---------- Document text
Faith Becomes Sight

It may be of particular interest to take a closer look at the relationship between the founder of Anthroposophy and Richard Wagner, since Rudolf Steiner also called Anthroposophy «the science of the Grail».1 Steiner’s relationship with Wagner’s music was highly critical, starting even during his student days. He sought ‹pure music›, in which sensory impression and spiritual content are identical — in other words, music that has its own purely musical ‹content›. «That the musical should ‹express› anything beyond the creation of tones, as was claimed in all sorts of ways by Wagner’s followers at the time, seemed to me quite ‹unmusical›», Steiner wrote in his autobiography.


«I referred to Wagnerian barbarism as the grave of all true musical understanding.» He also lamented his fate «that I came into surroundings in which people were almost exclusively Wagner admirers. All of this contributed a great deal to the fact that – much – later it became quite irksome for me to wrestle my way through to an understanding of Wagner, which is, after all, the humanly natural thing to do in the face of such an important cultural phenomenon.»2

This process evidently began in Weimar, where Steiner moved at the age of 29. That is where he recalled: «I think back with pleasure to the performances of Wagner’s music dramas that I attended in Weimar.»3 When he then went to Berlin in 1897, he gradually developed a different approach to Wagner, one that was no longer oriented towards ‹pure music›, but towards what he recognised as Wagner’s deepest and real concern. First of all, however, he once again dwelled on the relationship between music and language, which Wagner understands in a very specific sense. In 1898, Steiner wrote in an essay: «[Richard Wagner] believed that what cannot be expressed in words about this life must seek the language of music […].4 But I also still believe that he underestimated the expressive capacity of the word. Basically, the word intimates more than it clearly expresses. And if we adhere to this deeper sense of the word, which can be reached through such intimation, then it can – in my opinion – point to the most hidden depths of the soul’s life. We must not reproach words for not being taken in deeply enough by most people.»5 This very clearly calls into question Wagner’s artistic conception and working method. As a creator of language and music in equal parts, he assigned music the task of continuing where linguistic expression had come to its end. Steiner thought that Wagner «underestimates the expressive capacity of the word» and that it does not correspond to the nature of the word to experience a continuation or even an intensification in the «language of music».6

When Steiner subsequently expressed his high regard for Wagner’s work,7 he did so from a different perspective. His assessment of the relationship between language and music in Wagner’s work, as formulated in 1898, was not affected by this and was maintained, but he did not address it again at this time. From about 1905 onwards, his discussion of Wagner took on a different character: his focus was essentially on Wagner’s basic concerns in his cultural works.8

The New Christianity

Christianity in our time is in a decisive phase of its development. It is based on the tradition of the Bible, the ‹Book› (Latin Biblia). This bond with the book is unconditional. What is not biblical is deemed to be not Christian. ‹Biblical› today, however, means not only the word content of the New Testament but also the exact understanding as stated by the councils in the first centuries as ‹dogmatic definitions›. This leads to a result that was experienced by the Church Father Augustine (354–430) and put by Rudolf Steiner as follows: «It is not in themselves, therefore, that the Gospels have a distinguishing mark for their truth.»9 For Augustine it follows10 what Rudolf Steiner goes on to characterise thus: «They are to be believed because they are based on the person of Jesus; and because from this person the Church mysteriously derives the power to make them appear as truth.»
--------------------
Exercise 1 ::
Return every row below that contains the string "shown".
---------- Exercise materials
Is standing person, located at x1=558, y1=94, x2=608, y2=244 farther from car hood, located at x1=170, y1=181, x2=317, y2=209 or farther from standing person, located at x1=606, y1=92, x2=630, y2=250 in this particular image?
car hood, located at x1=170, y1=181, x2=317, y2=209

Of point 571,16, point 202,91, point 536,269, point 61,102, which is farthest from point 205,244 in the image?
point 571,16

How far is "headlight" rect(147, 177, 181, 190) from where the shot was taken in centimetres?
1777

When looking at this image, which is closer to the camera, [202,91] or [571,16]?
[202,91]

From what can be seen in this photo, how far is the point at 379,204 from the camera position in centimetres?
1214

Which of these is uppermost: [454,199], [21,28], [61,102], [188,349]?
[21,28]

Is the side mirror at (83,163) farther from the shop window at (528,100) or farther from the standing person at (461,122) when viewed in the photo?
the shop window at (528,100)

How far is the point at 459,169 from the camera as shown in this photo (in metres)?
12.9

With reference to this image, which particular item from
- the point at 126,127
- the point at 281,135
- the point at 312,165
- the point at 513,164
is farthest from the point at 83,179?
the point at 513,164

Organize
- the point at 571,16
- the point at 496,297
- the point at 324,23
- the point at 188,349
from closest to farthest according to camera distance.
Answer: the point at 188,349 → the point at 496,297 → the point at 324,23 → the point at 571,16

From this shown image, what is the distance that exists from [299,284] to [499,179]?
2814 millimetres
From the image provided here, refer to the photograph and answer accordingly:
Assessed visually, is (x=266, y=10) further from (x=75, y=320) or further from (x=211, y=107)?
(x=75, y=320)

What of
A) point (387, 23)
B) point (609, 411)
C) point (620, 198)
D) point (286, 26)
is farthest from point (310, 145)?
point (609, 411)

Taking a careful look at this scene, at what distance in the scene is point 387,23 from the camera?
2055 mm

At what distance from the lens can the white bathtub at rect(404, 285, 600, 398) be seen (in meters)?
--------------------
Exercise 2 ::
Answer these questions from the Steiner and Wagner text above:
(a) At what age did Steiner move to Weimar?
(b) In what year did Steiner go to Berlin?
(c) What years of life are given for the Church Father Augustine?

Solution 1 ::
How far is the point at 459,169 from the camera as shown in this photo (in metres)?
From this shown image, what is the distance that exists from [299,284] to [499,179]?

Solution 2 ::
(a) 29
(b) 1897
(c) 354–430